**RECORD EXCERPTS:**
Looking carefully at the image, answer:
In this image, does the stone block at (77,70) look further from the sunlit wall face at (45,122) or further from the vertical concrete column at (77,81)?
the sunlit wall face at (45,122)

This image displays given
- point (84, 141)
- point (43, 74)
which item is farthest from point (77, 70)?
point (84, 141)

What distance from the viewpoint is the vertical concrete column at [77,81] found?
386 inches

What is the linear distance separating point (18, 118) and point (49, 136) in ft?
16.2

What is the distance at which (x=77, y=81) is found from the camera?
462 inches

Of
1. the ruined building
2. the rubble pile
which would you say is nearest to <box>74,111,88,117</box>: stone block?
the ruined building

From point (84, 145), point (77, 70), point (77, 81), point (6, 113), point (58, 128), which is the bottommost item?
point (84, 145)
* * *
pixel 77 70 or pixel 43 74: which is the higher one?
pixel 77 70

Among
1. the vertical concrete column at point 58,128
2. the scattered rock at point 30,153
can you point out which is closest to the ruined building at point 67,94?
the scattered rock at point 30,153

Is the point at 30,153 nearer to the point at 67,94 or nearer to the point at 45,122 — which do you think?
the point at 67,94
* * *
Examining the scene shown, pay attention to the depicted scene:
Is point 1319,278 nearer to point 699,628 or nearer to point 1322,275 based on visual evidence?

**WHAT IS BEING ASKED:** Pull out every line of the material above that contains the string "sunlit". Treat uppercase and lowercase letters as distinct.

**EXERCISE RESULT:**
In this image, does the stone block at (77,70) look further from the sunlit wall face at (45,122) or further from the vertical concrete column at (77,81)?
the sunlit wall face at (45,122)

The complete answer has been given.